Des services secrets, nous ne savons que les échecs et rarement les succès. Si l'échec provoque l'anathème, l'ingratitude est fille de la victoire. Quand à la gloire, il faut l'oublier, elle est pour les autres...

samedi 21 novembre 2015

Mali: une prise d’otages brouillée


La prise d’otages du 20 novembre 2015 à l’hôtel Radisson Blu à Bamako comporte des zones d’ombre qu’il ne sera pas facile à éclairer.

Selon les médias, ce serait le groupe Al-Mourabitoun (المرابطون en référence à l’idée des moines-soldats gardant les marches durant le Moyen-Âge ou à la dynastie ibérico-Africaine des Almoravides) qui aurait revendiqué cet acte sur un compte Twitter. Ce groupe de formation relativement récente serait lié à Al-Qaïda au Maghreb Islamique et dispose de liens avec des groupes en Libye. Sa tentative de s’allier avec Boko Haram via la médiation de Mokhtar Belmokhtar est demeurée sans suite connue. Bien peu d’analystes, les plus informés inclus,  oseront prétendre avoir des informations crédibles ou vérifiables à ce sujet.

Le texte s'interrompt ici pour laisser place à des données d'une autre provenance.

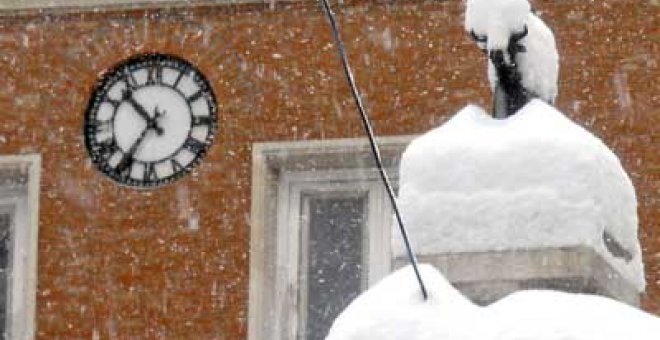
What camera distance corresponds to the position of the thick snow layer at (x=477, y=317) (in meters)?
5.48

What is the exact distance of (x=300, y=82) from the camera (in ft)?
39.7

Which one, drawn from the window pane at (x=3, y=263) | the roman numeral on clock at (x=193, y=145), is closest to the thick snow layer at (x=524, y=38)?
the roman numeral on clock at (x=193, y=145)

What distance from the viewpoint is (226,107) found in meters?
12.1

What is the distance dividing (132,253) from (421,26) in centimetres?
164

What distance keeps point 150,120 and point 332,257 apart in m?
1.05

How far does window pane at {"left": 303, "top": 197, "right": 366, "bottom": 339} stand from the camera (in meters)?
11.9

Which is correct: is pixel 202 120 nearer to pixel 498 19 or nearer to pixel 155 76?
pixel 155 76

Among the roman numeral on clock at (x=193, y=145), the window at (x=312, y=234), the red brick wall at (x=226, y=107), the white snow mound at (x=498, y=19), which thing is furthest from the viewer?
the roman numeral on clock at (x=193, y=145)

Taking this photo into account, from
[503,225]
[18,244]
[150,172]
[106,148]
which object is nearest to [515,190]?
[503,225]

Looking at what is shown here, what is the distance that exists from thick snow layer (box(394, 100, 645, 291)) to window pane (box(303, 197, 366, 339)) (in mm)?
5940

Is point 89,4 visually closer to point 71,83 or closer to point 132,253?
point 71,83

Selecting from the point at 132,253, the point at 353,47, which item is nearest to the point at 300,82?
the point at 353,47

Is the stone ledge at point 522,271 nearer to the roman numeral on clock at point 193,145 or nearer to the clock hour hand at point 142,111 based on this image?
the roman numeral on clock at point 193,145

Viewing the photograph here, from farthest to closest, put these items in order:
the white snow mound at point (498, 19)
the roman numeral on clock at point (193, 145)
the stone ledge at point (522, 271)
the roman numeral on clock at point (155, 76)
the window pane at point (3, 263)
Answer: the window pane at point (3, 263) → the roman numeral on clock at point (155, 76) → the roman numeral on clock at point (193, 145) → the white snow mound at point (498, 19) → the stone ledge at point (522, 271)
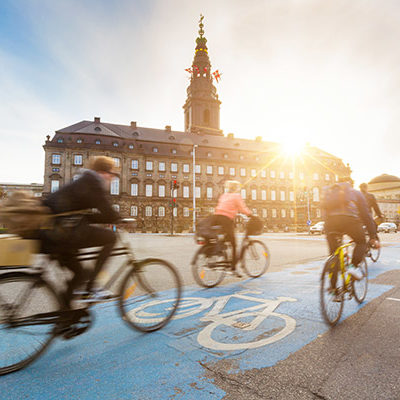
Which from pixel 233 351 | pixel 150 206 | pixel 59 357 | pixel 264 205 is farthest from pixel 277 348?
pixel 264 205

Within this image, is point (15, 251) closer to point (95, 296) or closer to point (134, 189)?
point (95, 296)

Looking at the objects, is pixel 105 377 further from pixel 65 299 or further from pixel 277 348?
pixel 277 348

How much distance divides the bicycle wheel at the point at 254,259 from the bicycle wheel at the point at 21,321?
3886 mm

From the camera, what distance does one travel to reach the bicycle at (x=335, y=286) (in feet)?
10.7

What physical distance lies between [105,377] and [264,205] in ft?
208

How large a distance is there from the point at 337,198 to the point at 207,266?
2.48 meters

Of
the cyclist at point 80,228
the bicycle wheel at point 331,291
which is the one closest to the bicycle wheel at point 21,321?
the cyclist at point 80,228

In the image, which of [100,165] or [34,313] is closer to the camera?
[34,313]

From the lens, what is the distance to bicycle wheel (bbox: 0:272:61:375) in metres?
2.38

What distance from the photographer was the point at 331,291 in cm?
338

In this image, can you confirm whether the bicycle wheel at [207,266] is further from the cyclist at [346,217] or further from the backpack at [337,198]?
the backpack at [337,198]

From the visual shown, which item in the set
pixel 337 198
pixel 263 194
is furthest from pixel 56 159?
pixel 337 198

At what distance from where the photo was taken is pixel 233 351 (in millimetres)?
2674

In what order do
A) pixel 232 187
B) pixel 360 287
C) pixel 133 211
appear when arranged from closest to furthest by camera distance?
pixel 360 287, pixel 232 187, pixel 133 211
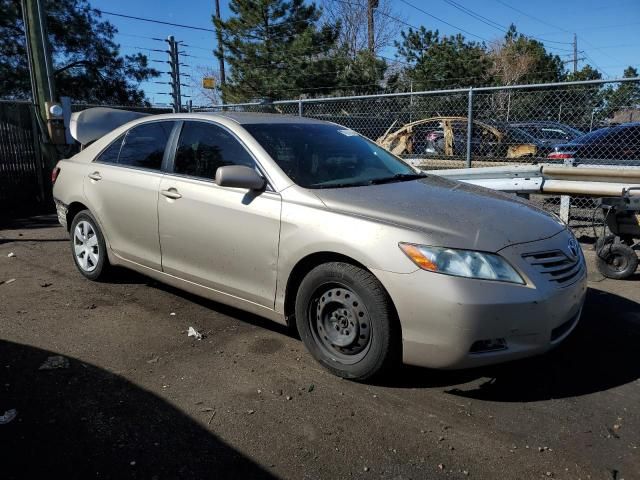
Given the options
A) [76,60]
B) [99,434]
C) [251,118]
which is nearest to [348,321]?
[99,434]

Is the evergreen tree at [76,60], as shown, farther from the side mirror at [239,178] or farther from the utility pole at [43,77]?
the side mirror at [239,178]

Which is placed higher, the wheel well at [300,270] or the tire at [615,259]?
the wheel well at [300,270]

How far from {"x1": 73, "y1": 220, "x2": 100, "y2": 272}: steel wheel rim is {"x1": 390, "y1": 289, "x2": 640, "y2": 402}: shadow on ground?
3259mm

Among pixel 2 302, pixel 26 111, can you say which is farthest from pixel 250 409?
pixel 26 111

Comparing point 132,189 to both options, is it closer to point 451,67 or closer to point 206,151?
point 206,151

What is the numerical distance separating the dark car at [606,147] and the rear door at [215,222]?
6.44 metres

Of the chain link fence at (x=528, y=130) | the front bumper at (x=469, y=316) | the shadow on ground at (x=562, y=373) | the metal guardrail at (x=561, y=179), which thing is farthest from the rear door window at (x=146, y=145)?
the chain link fence at (x=528, y=130)

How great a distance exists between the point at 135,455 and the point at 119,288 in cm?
281

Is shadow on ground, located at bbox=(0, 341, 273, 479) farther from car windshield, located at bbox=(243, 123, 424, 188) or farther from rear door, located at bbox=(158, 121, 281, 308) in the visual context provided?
car windshield, located at bbox=(243, 123, 424, 188)

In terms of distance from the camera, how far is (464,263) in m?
2.89

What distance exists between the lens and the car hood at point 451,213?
301 centimetres

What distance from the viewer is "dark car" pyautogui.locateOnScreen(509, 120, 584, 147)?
9343 mm

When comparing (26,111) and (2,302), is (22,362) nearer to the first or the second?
(2,302)

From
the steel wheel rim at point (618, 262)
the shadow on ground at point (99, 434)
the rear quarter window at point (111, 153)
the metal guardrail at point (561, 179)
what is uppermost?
the rear quarter window at point (111, 153)
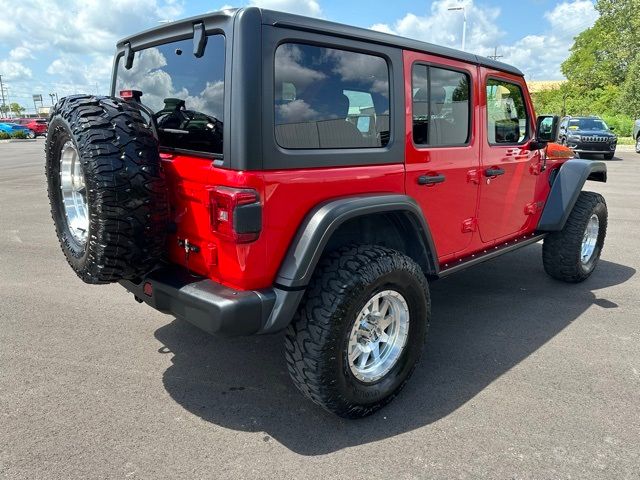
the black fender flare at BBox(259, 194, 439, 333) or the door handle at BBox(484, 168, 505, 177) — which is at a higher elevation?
the door handle at BBox(484, 168, 505, 177)

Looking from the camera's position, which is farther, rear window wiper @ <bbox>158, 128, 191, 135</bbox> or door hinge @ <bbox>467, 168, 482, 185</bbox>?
door hinge @ <bbox>467, 168, 482, 185</bbox>

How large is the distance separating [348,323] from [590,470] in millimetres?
1315

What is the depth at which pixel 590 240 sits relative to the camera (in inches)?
197

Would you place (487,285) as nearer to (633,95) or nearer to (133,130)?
(133,130)

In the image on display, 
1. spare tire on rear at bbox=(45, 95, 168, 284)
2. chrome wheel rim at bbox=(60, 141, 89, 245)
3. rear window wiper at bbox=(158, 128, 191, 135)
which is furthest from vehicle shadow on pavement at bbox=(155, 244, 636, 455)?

Concernant le mode opératoire, il semble que ce groupe ait choisi d’utiliser une tactique rôdée, notamment au Pakistan et en Afghanistan, où des attaques similaires contre des points fortifiés ou hyper-sécurisés ont été rendues possible par l’usage de plaques diplomatiques ou de laissez-passers sécuritaires.

Le véhicule dont se sont servis les deux assaillants pour pénétrer dans cet hôtel ultra-sécurisé serait un 4X4 Toyota Landcruiser datant de l’année 2003, portant des plaques d’immatriculation diplomatique d’un pays voisin (l’Algérie)

Selon nos informations, ce vehicule aurait été volé lors de l’assaut contre le consulat d’Algérie de Gao (Nord-Est du Mali) mené par le MUJAO (Mouvement pour l’Unité et le Jihad en Afrique Occidentale) en avril 2012.

Le Mujao fut une sorte de phénomène éphémère. Infiltré par plusieurs services de renseignement (Maroc, Mauritanie entre autres) bien avant sa création par des caïds locaux contrôlant le trafic de drogues dures (dont celui reliant la Colombie à l’Afrique Occidentale). On lui attribuait des relations en dents de scie avec le groupe de Belmokhtar, un dissident d’Al-Qaïda mais que la guerre en Libye allait propulser en tant que véritable seigneur de guerre au Sahel. Après une brève tentative avec Daech qui faillit lui coûter la vie (incidents armés de Derna, Libye), Belmokhtar prit ses distances avec tous les groupes rivaux et parvenant à survivre à deux frappes de drones US au Nord Niger et au Tchad, revint réitérer son allégeance à Al-Qaïda tout en pestant contre Daech. Dans cette perspective, on voit mal comment un groupe comme celui des Mourabitoune, disposant un agenda fédérateur pouvait avoir des relations cordiales avec un épiphénomène crée pour une durée limitée comme le Mujao. A moins que le véhicule n’ait été revendu à plusieurs reprises à divers groupuscules rivaux. Chose courante au Sahel. Cependant, la question qui se pose est celle relative aux motivations réelles de ce groupe déclaré ennemi de Daech, écartant par là toute vélléité de venger la mort de membres de cellules de Daech à Saint-Denis. Etait-ce un message destiné à un ou plusieurs acteurs régionaux plus ou moins impliqués dans le processus de réconciliation malienne?

Les forces spéciales US sont présentes de façon sporadique au Mali depuis 2003. Elles se sont renforcées dans ce pays depuis 2012 et des membres d’une unité d’élite US guidait les forces d’assaut dans l’hôtel tout en s’efforçant de demeurer le plus loin possible de toute caméra, professionnelle ou pas. Le GIGN français et des soldats d’élite de la MINUSMA ont également été de la partie. Malgré l’opération Berkhane, le Mali est loin d’être à l’abri d’actes terroristes. Ces derniers ne se sont jamais interrompus depuis 2 ans.